╭─ TASK INPUT

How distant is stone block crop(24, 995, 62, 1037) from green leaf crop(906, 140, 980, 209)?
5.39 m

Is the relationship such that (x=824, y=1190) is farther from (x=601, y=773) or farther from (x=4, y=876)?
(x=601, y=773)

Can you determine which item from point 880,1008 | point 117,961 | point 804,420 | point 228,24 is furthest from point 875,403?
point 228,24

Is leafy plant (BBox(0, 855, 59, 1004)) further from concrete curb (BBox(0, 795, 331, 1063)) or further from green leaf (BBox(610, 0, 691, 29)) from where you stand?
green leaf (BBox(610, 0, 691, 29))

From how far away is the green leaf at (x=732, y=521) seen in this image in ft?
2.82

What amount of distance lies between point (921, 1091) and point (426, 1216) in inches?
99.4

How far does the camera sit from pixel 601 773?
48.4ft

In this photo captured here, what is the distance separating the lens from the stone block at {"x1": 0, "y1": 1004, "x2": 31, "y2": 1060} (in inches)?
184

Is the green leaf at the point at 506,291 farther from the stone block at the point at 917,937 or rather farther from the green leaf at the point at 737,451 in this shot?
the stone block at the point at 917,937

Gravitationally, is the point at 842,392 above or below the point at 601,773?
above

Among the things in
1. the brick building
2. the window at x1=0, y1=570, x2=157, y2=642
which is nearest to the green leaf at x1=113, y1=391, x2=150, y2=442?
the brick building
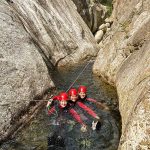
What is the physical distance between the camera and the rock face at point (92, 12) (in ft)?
97.8

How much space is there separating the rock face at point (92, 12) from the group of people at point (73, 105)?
15762mm

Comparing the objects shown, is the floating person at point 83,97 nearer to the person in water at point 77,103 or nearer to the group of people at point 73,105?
the group of people at point 73,105

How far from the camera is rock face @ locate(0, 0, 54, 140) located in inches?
520

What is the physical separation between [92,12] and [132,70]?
19023 mm

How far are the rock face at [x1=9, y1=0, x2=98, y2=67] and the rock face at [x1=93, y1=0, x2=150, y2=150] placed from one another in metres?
4.05

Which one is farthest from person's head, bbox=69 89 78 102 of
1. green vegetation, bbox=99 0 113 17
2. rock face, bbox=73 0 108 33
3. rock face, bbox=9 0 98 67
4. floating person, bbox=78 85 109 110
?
green vegetation, bbox=99 0 113 17

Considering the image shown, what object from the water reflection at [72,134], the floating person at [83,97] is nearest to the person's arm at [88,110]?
the water reflection at [72,134]

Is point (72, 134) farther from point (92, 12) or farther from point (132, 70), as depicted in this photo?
point (92, 12)

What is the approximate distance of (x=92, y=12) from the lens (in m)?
31.3

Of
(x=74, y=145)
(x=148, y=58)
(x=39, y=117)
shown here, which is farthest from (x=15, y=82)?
(x=148, y=58)

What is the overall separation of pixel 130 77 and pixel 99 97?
416cm

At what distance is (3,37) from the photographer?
602 inches

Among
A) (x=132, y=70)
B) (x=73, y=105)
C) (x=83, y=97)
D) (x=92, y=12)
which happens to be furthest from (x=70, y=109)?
(x=92, y=12)

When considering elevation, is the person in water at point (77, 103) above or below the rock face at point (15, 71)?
below
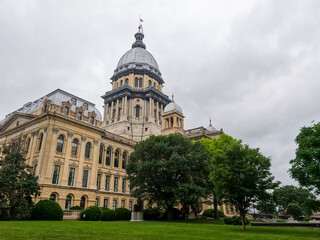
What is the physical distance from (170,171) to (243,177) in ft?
47.1

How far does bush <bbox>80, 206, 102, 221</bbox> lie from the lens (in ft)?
109

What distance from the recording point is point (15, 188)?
91.5 ft

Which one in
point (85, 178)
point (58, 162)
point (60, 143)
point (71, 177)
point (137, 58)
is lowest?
point (71, 177)

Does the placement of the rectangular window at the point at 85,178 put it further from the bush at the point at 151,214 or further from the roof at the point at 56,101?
the roof at the point at 56,101

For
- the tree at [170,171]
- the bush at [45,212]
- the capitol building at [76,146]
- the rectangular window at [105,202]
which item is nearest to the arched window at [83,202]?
the capitol building at [76,146]

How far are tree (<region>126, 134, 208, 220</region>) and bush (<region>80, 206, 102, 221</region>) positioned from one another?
588 centimetres

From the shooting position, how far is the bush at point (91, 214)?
33.2 meters

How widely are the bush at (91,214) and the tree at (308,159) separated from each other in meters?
24.4

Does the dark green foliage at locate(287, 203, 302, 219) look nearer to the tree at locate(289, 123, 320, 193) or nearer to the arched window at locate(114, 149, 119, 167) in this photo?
the arched window at locate(114, 149, 119, 167)

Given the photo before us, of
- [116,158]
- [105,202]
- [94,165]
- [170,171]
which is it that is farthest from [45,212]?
[116,158]

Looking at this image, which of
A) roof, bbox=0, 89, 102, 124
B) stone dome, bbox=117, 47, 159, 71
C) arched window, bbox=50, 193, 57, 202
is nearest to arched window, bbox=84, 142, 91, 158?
roof, bbox=0, 89, 102, 124

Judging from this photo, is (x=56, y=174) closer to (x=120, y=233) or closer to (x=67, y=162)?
(x=67, y=162)

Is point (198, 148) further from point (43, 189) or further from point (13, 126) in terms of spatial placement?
point (13, 126)

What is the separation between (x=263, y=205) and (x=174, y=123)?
39184 millimetres
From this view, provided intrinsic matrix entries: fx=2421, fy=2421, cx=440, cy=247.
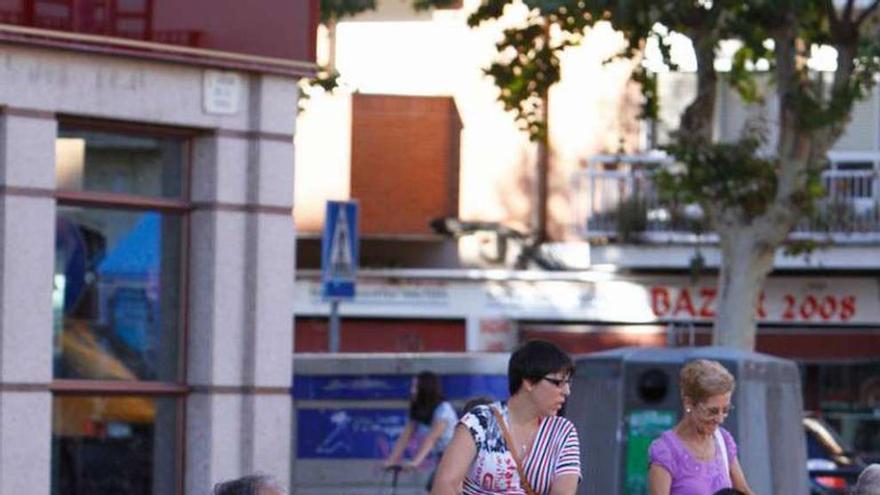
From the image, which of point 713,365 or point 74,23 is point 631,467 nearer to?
point 74,23

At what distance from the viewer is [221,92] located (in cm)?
1466

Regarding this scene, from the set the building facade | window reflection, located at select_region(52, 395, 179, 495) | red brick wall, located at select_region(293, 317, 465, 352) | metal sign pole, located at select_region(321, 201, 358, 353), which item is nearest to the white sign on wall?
the building facade

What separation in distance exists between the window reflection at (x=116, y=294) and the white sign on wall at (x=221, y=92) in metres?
0.72

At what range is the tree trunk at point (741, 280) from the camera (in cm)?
2388

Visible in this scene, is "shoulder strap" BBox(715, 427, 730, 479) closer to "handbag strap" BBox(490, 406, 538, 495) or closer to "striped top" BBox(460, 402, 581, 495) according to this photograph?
"striped top" BBox(460, 402, 581, 495)

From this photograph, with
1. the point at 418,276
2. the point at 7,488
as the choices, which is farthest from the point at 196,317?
the point at 418,276

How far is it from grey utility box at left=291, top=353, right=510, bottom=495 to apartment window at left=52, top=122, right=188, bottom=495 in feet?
20.6

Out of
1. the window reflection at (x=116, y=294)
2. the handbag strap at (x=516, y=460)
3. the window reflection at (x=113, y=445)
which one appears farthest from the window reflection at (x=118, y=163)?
the handbag strap at (x=516, y=460)

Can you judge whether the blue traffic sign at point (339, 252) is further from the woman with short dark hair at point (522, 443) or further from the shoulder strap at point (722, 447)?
the woman with short dark hair at point (522, 443)

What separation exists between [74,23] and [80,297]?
1.64 metres

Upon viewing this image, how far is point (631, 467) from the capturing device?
50.7ft

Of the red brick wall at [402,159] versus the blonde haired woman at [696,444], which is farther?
the red brick wall at [402,159]

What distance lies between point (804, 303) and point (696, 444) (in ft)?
74.8

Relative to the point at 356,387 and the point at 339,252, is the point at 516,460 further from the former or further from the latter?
the point at 356,387
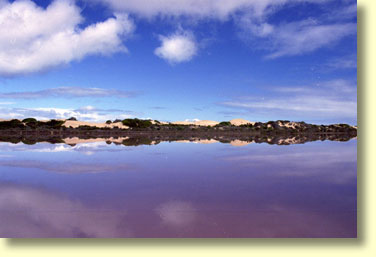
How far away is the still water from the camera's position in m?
3.57

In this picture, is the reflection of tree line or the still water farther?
the reflection of tree line

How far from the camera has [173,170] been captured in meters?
7.40

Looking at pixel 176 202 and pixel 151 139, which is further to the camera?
pixel 151 139

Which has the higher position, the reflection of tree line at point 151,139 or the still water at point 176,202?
the reflection of tree line at point 151,139

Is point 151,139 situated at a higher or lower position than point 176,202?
higher

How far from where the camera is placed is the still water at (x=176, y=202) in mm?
3570

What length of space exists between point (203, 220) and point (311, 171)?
4.74m

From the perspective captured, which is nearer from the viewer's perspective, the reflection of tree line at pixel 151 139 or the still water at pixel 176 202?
the still water at pixel 176 202

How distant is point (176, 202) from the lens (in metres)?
4.50
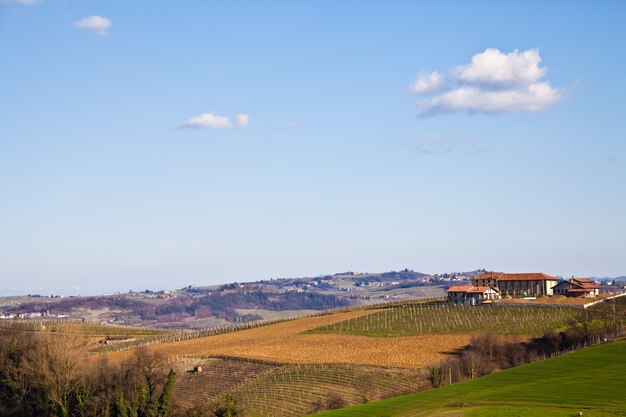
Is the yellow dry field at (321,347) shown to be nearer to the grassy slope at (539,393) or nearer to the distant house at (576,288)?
the grassy slope at (539,393)

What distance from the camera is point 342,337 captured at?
13175 cm

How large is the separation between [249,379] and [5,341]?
116 ft

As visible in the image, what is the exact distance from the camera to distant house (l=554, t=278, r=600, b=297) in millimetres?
163625

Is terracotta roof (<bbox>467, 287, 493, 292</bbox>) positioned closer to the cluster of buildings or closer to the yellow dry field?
the cluster of buildings

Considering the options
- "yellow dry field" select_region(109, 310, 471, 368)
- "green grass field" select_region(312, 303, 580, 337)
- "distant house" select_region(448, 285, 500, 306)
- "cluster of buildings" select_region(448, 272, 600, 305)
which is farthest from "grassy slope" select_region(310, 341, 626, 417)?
"distant house" select_region(448, 285, 500, 306)

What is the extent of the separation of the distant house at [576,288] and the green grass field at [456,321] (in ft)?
84.4

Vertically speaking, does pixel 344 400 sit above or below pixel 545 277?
below

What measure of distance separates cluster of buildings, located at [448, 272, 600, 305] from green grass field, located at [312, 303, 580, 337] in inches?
351

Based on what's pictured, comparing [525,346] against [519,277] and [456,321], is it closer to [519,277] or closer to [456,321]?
[456,321]

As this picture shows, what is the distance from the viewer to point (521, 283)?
593 ft


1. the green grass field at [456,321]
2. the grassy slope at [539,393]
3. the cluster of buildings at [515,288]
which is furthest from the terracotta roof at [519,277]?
the grassy slope at [539,393]

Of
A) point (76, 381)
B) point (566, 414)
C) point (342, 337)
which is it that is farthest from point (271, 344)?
point (566, 414)

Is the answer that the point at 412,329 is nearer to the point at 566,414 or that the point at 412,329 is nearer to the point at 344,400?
the point at 344,400

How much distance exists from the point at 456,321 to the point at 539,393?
7546 cm
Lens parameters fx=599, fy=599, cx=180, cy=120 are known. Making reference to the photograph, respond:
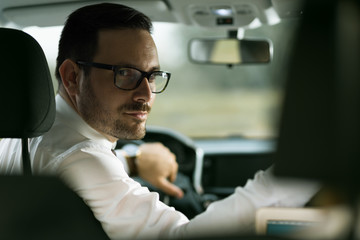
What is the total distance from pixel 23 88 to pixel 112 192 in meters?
0.46

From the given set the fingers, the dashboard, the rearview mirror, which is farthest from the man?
the dashboard

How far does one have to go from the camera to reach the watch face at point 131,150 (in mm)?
3907

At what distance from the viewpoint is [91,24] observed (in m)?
2.50

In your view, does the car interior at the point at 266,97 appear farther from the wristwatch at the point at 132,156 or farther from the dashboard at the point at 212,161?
the wristwatch at the point at 132,156

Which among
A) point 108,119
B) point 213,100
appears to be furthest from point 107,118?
point 213,100

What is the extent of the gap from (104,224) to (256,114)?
4918 millimetres


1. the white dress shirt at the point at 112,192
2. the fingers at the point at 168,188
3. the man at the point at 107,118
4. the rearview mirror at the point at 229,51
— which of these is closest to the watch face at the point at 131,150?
the fingers at the point at 168,188

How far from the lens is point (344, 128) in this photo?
871 mm

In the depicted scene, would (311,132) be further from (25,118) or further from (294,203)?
(25,118)

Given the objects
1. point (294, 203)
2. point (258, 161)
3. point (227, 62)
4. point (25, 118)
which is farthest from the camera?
point (258, 161)

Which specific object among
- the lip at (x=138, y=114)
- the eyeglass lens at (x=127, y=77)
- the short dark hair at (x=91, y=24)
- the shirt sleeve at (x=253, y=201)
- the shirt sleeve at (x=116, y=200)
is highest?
the short dark hair at (x=91, y=24)

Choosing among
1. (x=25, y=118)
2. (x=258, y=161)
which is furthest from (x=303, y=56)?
(x=258, y=161)

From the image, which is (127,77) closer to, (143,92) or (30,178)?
(143,92)

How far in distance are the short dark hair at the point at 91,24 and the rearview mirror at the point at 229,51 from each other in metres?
0.86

╰─

## REQUEST
Exact repetition is required for the lines from the one that contains "In the depicted" through the final line; leave out everything else.

## SOLUTION TO THIS EXERCISE
In the depicted scene, would (311,132) be further from (25,118) or further from (294,203)?
(25,118)

Given the objects
1. point (294, 203)
2. point (258, 161)
3. point (227, 62)
4. point (25, 118)
which is farthest from the camera?
point (258, 161)

Which specific object among
- the lip at (x=138, y=114)
- the eyeglass lens at (x=127, y=77)
- the short dark hair at (x=91, y=24)
- the shirt sleeve at (x=253, y=201)
- the shirt sleeve at (x=116, y=200)
is highest?
the short dark hair at (x=91, y=24)

Choosing among
1. (x=25, y=118)
2. (x=258, y=161)
which is furthest from (x=303, y=56)?
(x=258, y=161)

From the image, which is (127,77) closer to, (143,92) or (30,178)?
(143,92)

How far in distance are the short dark hair at the point at 91,24 and the rearview mirror at the point at 229,51 from each other in metres?
0.86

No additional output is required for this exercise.